BoSS 05 Sportler setzen Erfolgsserie fort.

By Christoph

Am 12.08.2007 fanden in Wedel bei Hamburg die Deutschen Meisterschaften der Speedskater auf der Marathondistanz statt. Für den BoSS 05 e.V. starteten Margit Morgiel und Christoph Pawlowski in ihren jeweiligen Altersklassen.

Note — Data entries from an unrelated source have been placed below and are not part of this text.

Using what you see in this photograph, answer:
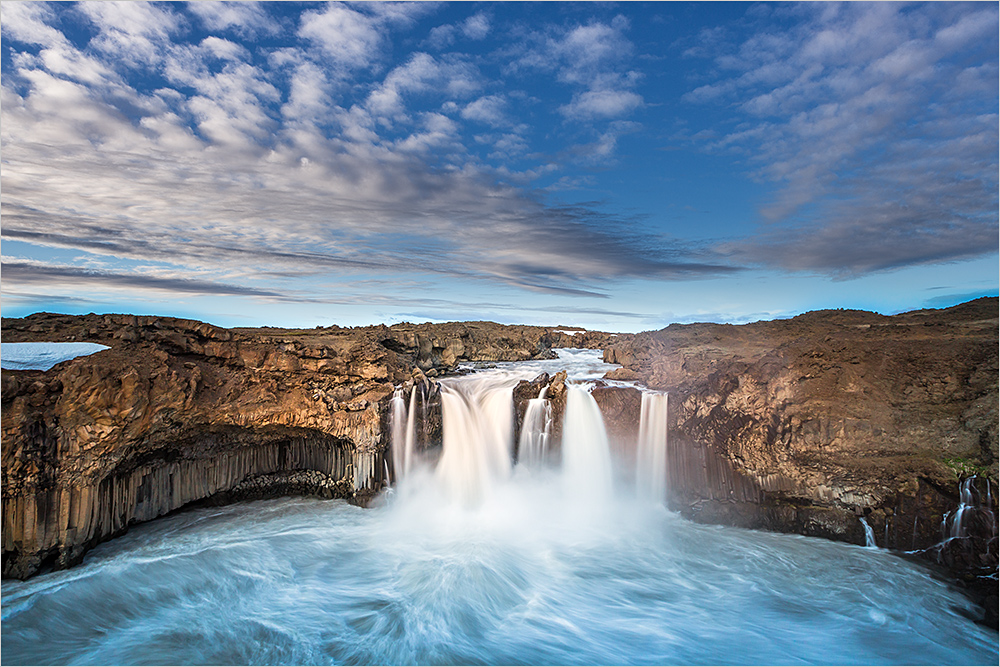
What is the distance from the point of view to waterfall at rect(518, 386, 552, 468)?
12383mm

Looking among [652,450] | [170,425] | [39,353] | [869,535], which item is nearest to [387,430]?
[170,425]

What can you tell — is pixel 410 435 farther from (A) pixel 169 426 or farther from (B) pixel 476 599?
(A) pixel 169 426

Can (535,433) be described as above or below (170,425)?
below

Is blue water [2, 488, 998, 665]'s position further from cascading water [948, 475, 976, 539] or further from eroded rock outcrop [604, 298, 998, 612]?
cascading water [948, 475, 976, 539]

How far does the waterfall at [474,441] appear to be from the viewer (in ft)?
39.7

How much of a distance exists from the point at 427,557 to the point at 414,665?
9.16ft

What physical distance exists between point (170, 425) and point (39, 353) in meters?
2.44

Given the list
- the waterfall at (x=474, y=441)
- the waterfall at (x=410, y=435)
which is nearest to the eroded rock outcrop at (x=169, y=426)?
the waterfall at (x=410, y=435)

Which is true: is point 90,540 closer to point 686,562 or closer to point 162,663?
point 162,663

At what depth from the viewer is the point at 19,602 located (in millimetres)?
7250

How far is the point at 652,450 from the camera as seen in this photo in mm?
11508

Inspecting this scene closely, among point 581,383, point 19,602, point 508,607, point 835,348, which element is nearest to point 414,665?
point 508,607

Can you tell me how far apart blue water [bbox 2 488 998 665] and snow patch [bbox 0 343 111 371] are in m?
3.55

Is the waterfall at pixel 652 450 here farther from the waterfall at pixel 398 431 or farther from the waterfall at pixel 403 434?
the waterfall at pixel 398 431
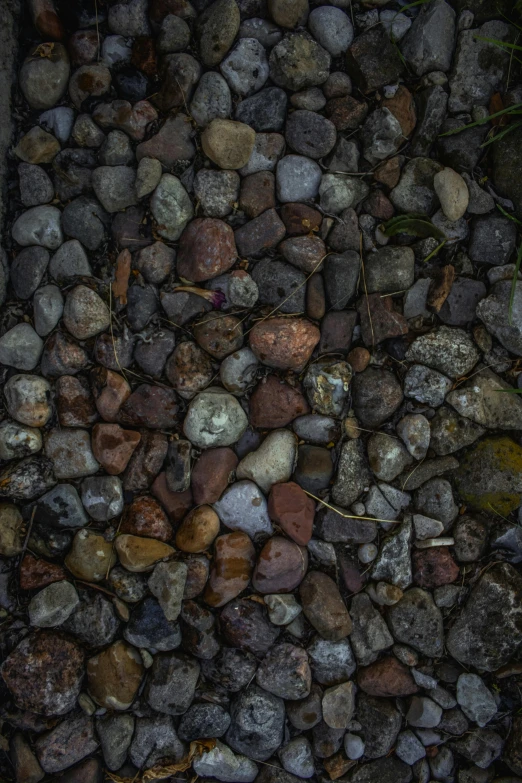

Nachdem der Sommer bislang für die Inlineskater eher dürftige Wetterverhältnisse geboten hatte, präsentierte sich der Wettkampftag im hohen Norden mit Traumwetter. Pawlowski startete in der AK 30 der Herren und konnte sich nach einem guten Start sofort in der Führungsgruppe festsetzen. Das Tempo und die Attacken über das gesamte Rennen konnte Pawlowski gut mitgehen, setzte jedoch zunächst aus Vorsicht keine eigenen Akzente. Dennoch beteiligte er sich aktiv an der Nachführarbeit um die Abstände zu den Ausreißern nicht zu groß werden zu lassen. Letztlich schaffte es dann auch niemand dem Feld davon zu fahren. Gegen Ende des Rennens wurden die Aktionen dann immer hektischer und nervöser. Pawlowski witterte hier seine Chance um selbst einmal sein Glück in der Flucht zu versuchen, was die Konkurrenten jedoch jeweils wieder vereitelten. So war dann schnell klar, dass es zu einem Massensprint kommen würde. Bereits gut 1 km vor dem Ziel wurde dann der Sprint gestartet. Pawlowski kam dabei das Eisschnelllauftraining des Winters sehr zugute und so konnte er dank hoher Endgeschwindigkeit den 6. Platz sichern. Hierbei ließ er gleich mehrere Konkurrenten hinter sich, die ihn noch im Vorjahr regelmäßig übersprinteten. „Ein Traumergebnis“ so kommentierte Pawlowski seinen Erfolg.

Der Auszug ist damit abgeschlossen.